**TEXTE SOURCE**
···

Mettant à profit une période de calme, le général commandant la IVe armée avait décidé d’appeler par roulement les officiers à des cours d’informations où seraient tirés les leçons des récents combats. Le capitaine Frère est chargé de diriger celui du 1er Corps d’Armée. A l’ouverture du cours, le général Guillaumat présente Frère dans ses termes : « Ne vous étonnez pas, messieurs, que je confie ces leçons à un simple capitaine. Au cours des années que j’ai passée au ministère de la Guerre comme Directeur de l’Infanterie, j’ai rencontré peu d’officiers de l’intelligence et de la valeur du capitaine Frère, et je n’en crois pas de plus capable de diriger le travail que nous avons à faire ici ».

 

Août 1915 : au 2e Bataillon du 1er régiment d’infanterie

 

Au mois d’août 1915, il est nommé au commandement du 2e bataillon du 1er régiment d’infanterie de ligne, et est promu au grade de chef de bataillon à titre temporaire, alors il n’avait pas deux ans de grade de capitaine. Le commandant Frère à la tête de son bataillon prépare le terrain dans la région de Sapigneul en vue de la prochaine attaque, qui ne sera pas lancée.

···

**DONNÉES ENREGISTRÉES**
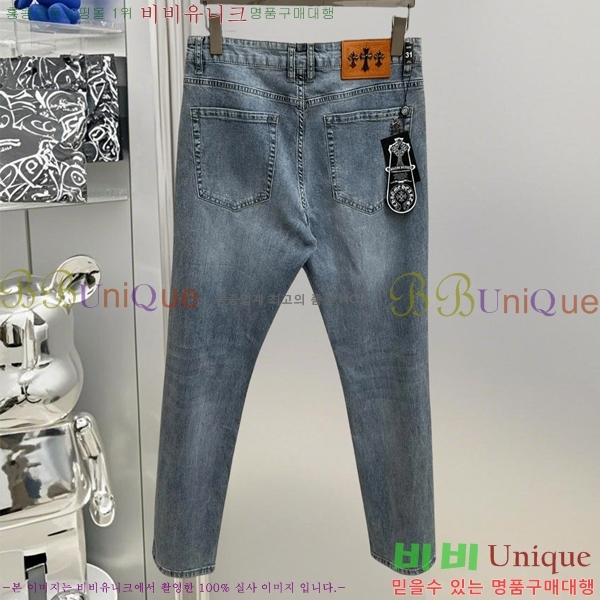 ũ û CH25547261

···

**QUESTIONS À TRAITER**
1. D'après le texte source, à qui confie-t-on la direction du cours du 1er Corps d'Armée ?
2. Dans le texte source, résumez en deux phrases le paragraphe qui commence par « Au mois d’août 1915 ».
3. Recopiez tel quel le passage du texte source situé entre « Au mois d’août » et « sera pas lancée. », ces deux bornes comprises.

**RÉSULTATS DANS L'ORDRE**
1. Au capitaine Frère.

2. En août 1915, Frère prend la tête du 2e bataillon du 1er régiment d’infanterie de ligne et devient chef de bataillon à titre temporaire, avec moins de deux ans de grade de capitaine. Il prépare alors le terrain dans la région de Sapigneul pour une attaque qui ne sera finalement pas lancée.

3.
Au mois d’août 1915, il est nommé au commandement du 2e bataillon du 1er régiment d’infanterie de ligne, et est promu au grade de chef de bataillon à titre temporaire, alors il n’avait pas deux ans de grade de capitaine. Le commandant Frère à la tête de son bataillon prépare le terrain dans la région de Sapigneul en vue de la prochaine attaque, qui ne sera pas lancée.